$2.5 million defamation case settled

Posted

After a decade of protests and lawsuits, half of the legal issues surrounding a proposed cabaret in Wantagh disappeared last week, as William “Billy” Dean and Kevin Milano settled a $2.5 million defamation action that Dean filed after Milano accused Dean, a North Bellmore cabaret owner, of having mob ties.
The terms of the settlement were not disclosed. Milano, 63, of Wantagh, could not be reached for comment.
Milano has been an active and vocal opponent of the planned cabaret since Dean first applied to the Town of Hempstead for the permits to develop the property at 3500 Sunrise Highway in 2010. The venue was to be what Dean characterized as a “Las Vegas-style cabaret,” which, like his North Bellmore venue, would not feature nudity.
Milano began organizing protests against the proposed club in 2011, contending that it was inappropriate to put a “strip club” near the community’s children. He launched a petition drive, posted a protest sign outside the location and began writing to elected officials.
The Sunrise Highway property is across from the Wantagh Long Island Rail Road station, along a strip of the highway populated mainly by automobile dealerships.

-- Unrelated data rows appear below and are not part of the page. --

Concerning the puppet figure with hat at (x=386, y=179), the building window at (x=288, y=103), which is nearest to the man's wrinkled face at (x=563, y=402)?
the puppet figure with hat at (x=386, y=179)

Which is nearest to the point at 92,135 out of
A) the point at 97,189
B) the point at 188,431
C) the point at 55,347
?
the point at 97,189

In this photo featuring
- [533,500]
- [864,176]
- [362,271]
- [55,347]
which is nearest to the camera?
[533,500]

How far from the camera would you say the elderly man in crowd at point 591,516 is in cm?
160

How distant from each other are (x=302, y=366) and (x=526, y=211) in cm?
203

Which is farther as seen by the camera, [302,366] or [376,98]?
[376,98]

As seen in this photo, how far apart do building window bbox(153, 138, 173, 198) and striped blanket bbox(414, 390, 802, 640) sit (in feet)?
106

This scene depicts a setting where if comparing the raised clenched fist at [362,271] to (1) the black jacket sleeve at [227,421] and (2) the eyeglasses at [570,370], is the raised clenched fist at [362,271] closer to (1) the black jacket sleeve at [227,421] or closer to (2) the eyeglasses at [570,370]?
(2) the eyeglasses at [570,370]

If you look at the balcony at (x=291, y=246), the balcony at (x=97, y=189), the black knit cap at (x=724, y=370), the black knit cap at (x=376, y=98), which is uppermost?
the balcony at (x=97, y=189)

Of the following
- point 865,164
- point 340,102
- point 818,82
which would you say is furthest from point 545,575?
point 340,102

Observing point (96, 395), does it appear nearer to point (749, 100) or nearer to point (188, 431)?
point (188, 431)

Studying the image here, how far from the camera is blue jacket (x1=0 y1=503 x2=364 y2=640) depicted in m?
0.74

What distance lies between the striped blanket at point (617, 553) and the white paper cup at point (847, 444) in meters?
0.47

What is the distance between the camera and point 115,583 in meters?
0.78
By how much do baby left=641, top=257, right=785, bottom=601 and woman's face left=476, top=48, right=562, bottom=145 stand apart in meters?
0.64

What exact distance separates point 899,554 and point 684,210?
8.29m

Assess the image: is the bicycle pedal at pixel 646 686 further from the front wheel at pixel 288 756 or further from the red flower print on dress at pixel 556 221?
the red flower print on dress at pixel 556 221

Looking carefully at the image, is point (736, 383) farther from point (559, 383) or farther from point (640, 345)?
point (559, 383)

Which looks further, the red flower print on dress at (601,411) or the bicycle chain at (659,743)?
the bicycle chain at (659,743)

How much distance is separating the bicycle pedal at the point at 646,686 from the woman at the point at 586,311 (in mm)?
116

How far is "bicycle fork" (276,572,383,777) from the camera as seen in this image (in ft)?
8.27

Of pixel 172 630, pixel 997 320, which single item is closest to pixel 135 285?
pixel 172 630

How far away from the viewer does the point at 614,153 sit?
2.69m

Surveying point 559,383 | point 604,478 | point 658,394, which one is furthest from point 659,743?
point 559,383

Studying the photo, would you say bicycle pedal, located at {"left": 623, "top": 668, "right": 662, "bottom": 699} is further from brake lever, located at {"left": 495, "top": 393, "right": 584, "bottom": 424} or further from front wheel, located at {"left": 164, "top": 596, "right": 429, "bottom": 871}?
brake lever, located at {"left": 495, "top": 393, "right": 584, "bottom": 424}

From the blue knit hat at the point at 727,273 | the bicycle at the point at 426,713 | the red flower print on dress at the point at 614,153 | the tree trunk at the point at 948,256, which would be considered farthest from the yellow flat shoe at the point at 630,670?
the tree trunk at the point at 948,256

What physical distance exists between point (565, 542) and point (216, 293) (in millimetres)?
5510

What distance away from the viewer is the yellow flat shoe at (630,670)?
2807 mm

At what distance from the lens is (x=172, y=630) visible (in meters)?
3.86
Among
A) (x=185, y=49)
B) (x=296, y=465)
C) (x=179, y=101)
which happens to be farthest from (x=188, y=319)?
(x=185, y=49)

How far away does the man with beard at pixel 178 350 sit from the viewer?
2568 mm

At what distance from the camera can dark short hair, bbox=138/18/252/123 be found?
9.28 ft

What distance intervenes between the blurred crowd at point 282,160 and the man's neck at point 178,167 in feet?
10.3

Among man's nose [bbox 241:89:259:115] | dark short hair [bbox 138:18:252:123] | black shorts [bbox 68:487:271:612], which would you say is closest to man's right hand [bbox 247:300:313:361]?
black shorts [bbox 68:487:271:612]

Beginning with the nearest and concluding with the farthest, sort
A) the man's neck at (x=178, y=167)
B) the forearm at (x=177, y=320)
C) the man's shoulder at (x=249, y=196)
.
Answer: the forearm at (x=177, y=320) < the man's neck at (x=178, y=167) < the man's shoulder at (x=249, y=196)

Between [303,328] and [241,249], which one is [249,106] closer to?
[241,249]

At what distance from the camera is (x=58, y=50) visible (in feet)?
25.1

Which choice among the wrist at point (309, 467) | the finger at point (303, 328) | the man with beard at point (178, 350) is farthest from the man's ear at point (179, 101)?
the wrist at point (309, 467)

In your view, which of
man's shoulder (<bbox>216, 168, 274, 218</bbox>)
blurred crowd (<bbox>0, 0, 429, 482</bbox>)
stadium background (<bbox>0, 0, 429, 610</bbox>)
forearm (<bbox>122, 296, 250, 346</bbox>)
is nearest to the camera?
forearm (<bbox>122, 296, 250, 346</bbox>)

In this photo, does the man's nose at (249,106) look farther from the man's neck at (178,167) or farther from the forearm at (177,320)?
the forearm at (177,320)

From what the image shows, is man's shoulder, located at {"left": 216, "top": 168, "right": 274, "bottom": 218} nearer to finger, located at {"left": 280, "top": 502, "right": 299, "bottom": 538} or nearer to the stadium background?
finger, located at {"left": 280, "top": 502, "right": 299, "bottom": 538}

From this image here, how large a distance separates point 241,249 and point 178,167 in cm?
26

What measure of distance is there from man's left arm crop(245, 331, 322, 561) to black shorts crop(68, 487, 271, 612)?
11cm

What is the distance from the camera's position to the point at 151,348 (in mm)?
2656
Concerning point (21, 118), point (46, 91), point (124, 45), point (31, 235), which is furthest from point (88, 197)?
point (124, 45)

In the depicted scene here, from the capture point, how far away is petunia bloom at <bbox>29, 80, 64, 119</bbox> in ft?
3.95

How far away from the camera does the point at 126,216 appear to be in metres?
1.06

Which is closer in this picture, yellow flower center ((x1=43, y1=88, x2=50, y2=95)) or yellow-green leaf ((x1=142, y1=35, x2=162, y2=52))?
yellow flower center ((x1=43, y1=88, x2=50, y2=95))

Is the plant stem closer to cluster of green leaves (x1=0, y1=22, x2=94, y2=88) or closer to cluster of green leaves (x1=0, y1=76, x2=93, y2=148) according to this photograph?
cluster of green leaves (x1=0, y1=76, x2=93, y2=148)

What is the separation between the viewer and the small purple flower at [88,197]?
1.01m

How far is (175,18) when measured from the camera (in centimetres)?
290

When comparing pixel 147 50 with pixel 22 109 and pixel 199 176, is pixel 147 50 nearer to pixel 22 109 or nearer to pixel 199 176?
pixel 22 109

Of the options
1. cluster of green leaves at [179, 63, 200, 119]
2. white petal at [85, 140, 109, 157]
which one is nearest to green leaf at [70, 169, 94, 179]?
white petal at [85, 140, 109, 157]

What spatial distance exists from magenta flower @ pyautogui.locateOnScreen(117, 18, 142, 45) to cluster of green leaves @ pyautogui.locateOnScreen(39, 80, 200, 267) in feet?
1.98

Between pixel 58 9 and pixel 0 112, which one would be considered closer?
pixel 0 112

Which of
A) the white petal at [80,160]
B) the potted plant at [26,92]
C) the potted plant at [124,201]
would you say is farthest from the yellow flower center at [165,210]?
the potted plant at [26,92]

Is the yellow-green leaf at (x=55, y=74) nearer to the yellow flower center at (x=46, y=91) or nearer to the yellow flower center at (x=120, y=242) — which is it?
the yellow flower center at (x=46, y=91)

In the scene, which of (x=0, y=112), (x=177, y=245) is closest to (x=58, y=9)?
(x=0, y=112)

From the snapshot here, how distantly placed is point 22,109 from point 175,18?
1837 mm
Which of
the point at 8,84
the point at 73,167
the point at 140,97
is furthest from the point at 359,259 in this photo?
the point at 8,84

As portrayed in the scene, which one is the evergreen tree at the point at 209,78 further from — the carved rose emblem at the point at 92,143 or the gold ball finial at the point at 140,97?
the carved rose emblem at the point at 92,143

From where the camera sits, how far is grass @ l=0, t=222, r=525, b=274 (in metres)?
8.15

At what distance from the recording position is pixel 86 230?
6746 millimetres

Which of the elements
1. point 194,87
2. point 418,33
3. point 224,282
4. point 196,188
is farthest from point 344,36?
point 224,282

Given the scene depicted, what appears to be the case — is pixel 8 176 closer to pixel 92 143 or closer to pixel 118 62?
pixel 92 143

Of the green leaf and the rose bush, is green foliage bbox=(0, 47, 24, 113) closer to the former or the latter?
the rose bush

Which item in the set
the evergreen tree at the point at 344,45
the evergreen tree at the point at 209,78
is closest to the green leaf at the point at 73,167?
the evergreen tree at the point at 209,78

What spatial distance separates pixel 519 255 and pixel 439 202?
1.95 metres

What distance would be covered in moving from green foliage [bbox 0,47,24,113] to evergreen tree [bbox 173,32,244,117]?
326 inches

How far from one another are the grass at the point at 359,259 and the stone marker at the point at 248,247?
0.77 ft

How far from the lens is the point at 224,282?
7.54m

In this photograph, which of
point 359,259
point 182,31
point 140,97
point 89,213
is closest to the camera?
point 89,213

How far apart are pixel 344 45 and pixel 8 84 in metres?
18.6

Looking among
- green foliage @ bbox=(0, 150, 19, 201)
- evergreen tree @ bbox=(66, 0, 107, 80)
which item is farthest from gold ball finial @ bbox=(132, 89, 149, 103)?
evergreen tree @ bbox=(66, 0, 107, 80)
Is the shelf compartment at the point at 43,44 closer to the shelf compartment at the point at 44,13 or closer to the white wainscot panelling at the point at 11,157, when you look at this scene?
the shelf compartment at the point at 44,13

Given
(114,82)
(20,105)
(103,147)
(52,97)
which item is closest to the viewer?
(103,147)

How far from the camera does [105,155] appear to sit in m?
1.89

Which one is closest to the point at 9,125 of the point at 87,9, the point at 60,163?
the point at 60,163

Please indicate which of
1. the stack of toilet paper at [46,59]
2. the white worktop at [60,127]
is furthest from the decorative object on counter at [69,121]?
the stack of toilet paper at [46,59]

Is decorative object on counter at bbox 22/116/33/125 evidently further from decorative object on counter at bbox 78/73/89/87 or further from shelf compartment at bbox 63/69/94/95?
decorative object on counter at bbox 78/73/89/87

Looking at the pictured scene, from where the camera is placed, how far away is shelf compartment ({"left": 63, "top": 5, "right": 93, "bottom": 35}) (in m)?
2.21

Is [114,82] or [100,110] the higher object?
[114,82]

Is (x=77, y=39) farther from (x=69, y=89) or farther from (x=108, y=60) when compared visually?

Dean said that the source of Milano’s allegations remained murky, but that it appeared to be a series of social media contacts.
Milano made a connection, “took the extra step and ran with it,” Dean said. Seeing then acting Nassau County District Attorney Madeline Singas at a rally, he told her of his suspicions. “Singas didn’t react,” Dean said. “I was never approached by anyone from her office on any of [Milano’s] allegations. But I knew we had to make a decision. It could only get worse if we didn’t try to stop it.”
In 2016, Dean filed suit against Milano for defamation.
On again, off again
As protests in Wantagh were heating up, Dean’s efforts to open the venue stalled.
Dean and his business partners purchased the Wantagh property in 2009 for $950,000 and applied to the Town of Hempstead for the necessary permits, exceptions and variances that are standard for any such venture. The town’s building department determined that October that the club would need a special exemption to operate the proposed cabaret. In April 2010, after holding public hearings, the town board granted the exemption subject to certain conditions. Among them, the cabaret could not offer “topless, bottomless or nude entertainment.”
At the same time, the town granted Dean and his partners a parking variance for the location, and renovations on the property began.
Meanwhile, Dean placed an advertisement for the new establishment on the website for his Bellmore Club — Billy Dean’s Showtime Café — which described the club as a “premier strip club” and promised “exotic entertainment” at the new location.
The advertisement caused an uproar and immediately rekindled protests at the Wantagh site. At the same time, the town elected to revisit the special exemption granted the previous year. The Board of Appeals held a rehearing in May 2011. Dean testified that the new club would offer “Las Vegas-style entertainment,” including “dancing, aerial acts, jugglers, Brazilian shows, Hawaiian shows, knife throwers, Coney Island sideshows,” according to court records.
The Town Board issued a decision three months later rescinding the original exemption and variance.
For the next three years, the town approved and then modified various requests at the site. At one point in 2011, the Board of Appeals denied the permits, writing that the town code required full-service restaurants to have external windows, according to Dean’s later complaint. He replied that “There is absolutely no provision in the state or town building codes requiring a cabaret or restaurant to have windows.”
Finally, in August 2014, Dean had had enough. He filed suit in a federal court in Brooklyn, citing violations of his First, Fifth and 14th Amendment rights. Among the complaint’s allegations are that the Town of Hempstead unlawfully sought to impose or restrict freedom of expression at the Wantagh location, and that Dean and others were denied due process and equal protection.
And there the matter sits.
“I don’t know when we’ll be going back to court,” Dean said. The North Bellmore club remains open three nights a week and is “rolling along,” he said. “We run a very respectful location,” he added, in a small strip mall that includes a Chinese restaurant, a Dunkin’ Donuts, a laundromat and a pizzeria.